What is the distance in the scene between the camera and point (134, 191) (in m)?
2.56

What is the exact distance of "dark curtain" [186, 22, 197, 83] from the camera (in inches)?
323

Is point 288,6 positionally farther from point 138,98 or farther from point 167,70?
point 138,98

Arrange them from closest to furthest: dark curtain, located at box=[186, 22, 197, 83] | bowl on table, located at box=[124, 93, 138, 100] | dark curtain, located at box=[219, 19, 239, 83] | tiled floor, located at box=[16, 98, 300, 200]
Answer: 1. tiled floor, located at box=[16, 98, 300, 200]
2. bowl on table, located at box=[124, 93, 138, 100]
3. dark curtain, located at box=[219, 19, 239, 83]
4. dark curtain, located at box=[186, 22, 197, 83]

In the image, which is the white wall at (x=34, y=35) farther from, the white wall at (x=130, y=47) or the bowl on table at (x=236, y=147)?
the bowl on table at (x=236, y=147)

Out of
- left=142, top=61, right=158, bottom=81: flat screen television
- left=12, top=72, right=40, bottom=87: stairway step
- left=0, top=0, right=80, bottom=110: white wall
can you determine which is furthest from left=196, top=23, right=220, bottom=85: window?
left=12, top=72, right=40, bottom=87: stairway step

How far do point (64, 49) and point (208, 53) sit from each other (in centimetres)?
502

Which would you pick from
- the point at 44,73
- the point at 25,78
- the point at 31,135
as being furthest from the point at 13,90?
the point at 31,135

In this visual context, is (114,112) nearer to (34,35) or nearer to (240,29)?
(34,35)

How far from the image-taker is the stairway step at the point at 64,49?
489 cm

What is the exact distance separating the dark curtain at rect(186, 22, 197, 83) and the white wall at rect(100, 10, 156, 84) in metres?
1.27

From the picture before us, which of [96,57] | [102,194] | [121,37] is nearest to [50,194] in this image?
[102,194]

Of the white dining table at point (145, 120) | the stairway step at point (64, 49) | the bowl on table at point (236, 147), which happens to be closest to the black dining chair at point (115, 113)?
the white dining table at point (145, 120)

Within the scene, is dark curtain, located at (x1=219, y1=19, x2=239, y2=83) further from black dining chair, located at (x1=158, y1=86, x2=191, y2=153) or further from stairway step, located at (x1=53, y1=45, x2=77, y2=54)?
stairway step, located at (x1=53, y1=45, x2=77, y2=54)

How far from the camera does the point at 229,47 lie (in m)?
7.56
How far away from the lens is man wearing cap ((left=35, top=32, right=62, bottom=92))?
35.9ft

# Task directions
Turn the rows above into a numbered list with one line per item, dropping the blank lines.

# Final result
1. What is the distance in the scene between the camera and point (134, 191) (in m)?
2. 2.56
3. What is the exact distance of "dark curtain" [186, 22, 197, 83] from the camera (in inches)?
4. 323
5. Is point 288,6 positionally farther from point 138,98 or farther from point 167,70?
6. point 138,98
7. Arrange them from closest to furthest: dark curtain, located at box=[186, 22, 197, 83] | bowl on table, located at box=[124, 93, 138, 100] | dark curtain, located at box=[219, 19, 239, 83] | tiled floor, located at box=[16, 98, 300, 200]
8. Answer: 1. tiled floor, located at box=[16, 98, 300, 200]
9. 2. bowl on table, located at box=[124, 93, 138, 100]
10. 3. dark curtain, located at box=[219, 19, 239, 83]
11. 4. dark curtain, located at box=[186, 22, 197, 83]
12. In the image, which is the white wall at (x=34, y=35) farther from, the white wall at (x=130, y=47) or the bowl on table at (x=236, y=147)?
13. the bowl on table at (x=236, y=147)
14. Out of
15. - left=142, top=61, right=158, bottom=81: flat screen television
16. - left=12, top=72, right=40, bottom=87: stairway step
17. - left=0, top=0, right=80, bottom=110: white wall
18. can you determine which is furthest from left=196, top=23, right=220, bottom=85: window?
19. left=12, top=72, right=40, bottom=87: stairway step
20. How far do point (64, 49) and point (208, 53) sit from each other (in centimetres)?
21. 502
22. Which would you pick from
23. - the point at 44,73
24. - the point at 25,78
25. - the point at 31,135
26. as being furthest from the point at 13,90?
27. the point at 31,135
28. In this visual context, is (114,112) nearer to (34,35) or nearer to (240,29)?
29. (34,35)
30. How far from the image-taker is the stairway step at the point at 64,49?
31. 489 cm
32. What is the exact distance separating the dark curtain at rect(186, 22, 197, 83) and the white wall at rect(100, 10, 156, 84) in metres?
33. 1.27
34. From the picture before us, which of [96,57] | [102,194] | [121,37] is nearest to [50,194] in this image?
35. [102,194]
36. Of the white dining table at point (145, 120) | the stairway step at point (64, 49) | the bowl on table at point (236, 147), which happens to be closest to the black dining chair at point (115, 113)?
37. the white dining table at point (145, 120)
38. Within the scene, is dark curtain, located at (x1=219, y1=19, x2=239, y2=83) further from black dining chair, located at (x1=158, y1=86, x2=191, y2=153) or further from stairway step, located at (x1=53, y1=45, x2=77, y2=54)?
39. stairway step, located at (x1=53, y1=45, x2=77, y2=54)
40. How far from the camera does the point at 229,47 lie (in m)?
41. 7.56
42. How far away from the lens is man wearing cap ((left=35, top=32, right=62, bottom=92))?
43. 35.9ft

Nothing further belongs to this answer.